_Instructions for the task_
Please pick out and copy every line in the items below that contains the word "flower". Match the case exactly.
------------------------------------------------------------------------
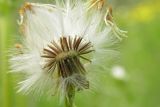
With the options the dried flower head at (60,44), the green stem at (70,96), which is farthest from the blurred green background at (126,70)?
the green stem at (70,96)

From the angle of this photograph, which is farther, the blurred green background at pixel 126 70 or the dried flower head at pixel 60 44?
the blurred green background at pixel 126 70

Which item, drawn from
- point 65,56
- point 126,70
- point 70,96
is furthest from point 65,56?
point 126,70

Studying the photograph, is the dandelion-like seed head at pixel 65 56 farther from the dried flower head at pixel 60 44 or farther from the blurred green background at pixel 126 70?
the blurred green background at pixel 126 70

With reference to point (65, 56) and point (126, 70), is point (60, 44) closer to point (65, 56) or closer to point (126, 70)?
point (65, 56)

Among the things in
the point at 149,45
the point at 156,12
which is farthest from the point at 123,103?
the point at 156,12

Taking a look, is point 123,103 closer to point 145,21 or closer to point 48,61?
point 48,61
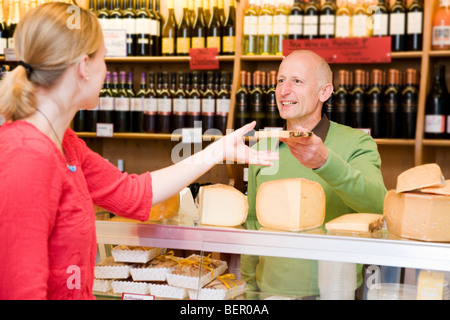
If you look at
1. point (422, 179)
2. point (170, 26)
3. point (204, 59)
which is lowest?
point (422, 179)

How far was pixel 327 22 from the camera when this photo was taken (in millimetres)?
2842

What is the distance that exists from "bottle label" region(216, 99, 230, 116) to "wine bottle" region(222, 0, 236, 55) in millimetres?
281

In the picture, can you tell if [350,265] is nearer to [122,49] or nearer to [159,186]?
[159,186]

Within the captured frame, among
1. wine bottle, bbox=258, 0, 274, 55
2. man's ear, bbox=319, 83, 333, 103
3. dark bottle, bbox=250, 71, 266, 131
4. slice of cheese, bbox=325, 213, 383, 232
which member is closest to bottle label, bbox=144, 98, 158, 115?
dark bottle, bbox=250, 71, 266, 131

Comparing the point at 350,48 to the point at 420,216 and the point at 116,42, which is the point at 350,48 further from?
the point at 420,216

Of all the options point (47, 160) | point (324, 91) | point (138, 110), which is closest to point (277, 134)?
point (47, 160)

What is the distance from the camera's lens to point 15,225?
89cm

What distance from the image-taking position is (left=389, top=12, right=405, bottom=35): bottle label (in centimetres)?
276

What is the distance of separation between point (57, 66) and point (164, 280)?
64 centimetres

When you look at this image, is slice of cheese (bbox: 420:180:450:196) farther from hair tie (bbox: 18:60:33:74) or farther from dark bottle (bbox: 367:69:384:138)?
dark bottle (bbox: 367:69:384:138)

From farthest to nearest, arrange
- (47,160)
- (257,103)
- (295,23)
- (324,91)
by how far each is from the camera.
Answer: (257,103), (295,23), (324,91), (47,160)

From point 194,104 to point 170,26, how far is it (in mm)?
572

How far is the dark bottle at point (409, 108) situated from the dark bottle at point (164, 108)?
4.34ft

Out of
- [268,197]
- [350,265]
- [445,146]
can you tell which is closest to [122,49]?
[445,146]
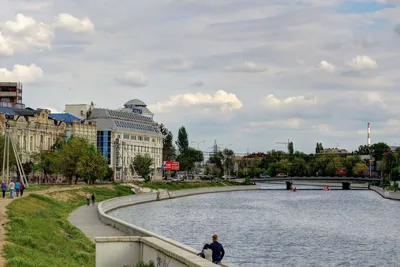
------------------------------------------------------------------------
_Worked solution_
With the options the dried flower head at (60,44), the green stem at (70,96), which is farthest from the blurred green background at (126,70)?
From the angle of this photograph, which is farther, the blurred green background at pixel 126 70 or the dried flower head at pixel 60 44?
Studying the photograph, is the dandelion-like seed head at pixel 65 56 farther from the dried flower head at pixel 60 44 or farther from the blurred green background at pixel 126 70?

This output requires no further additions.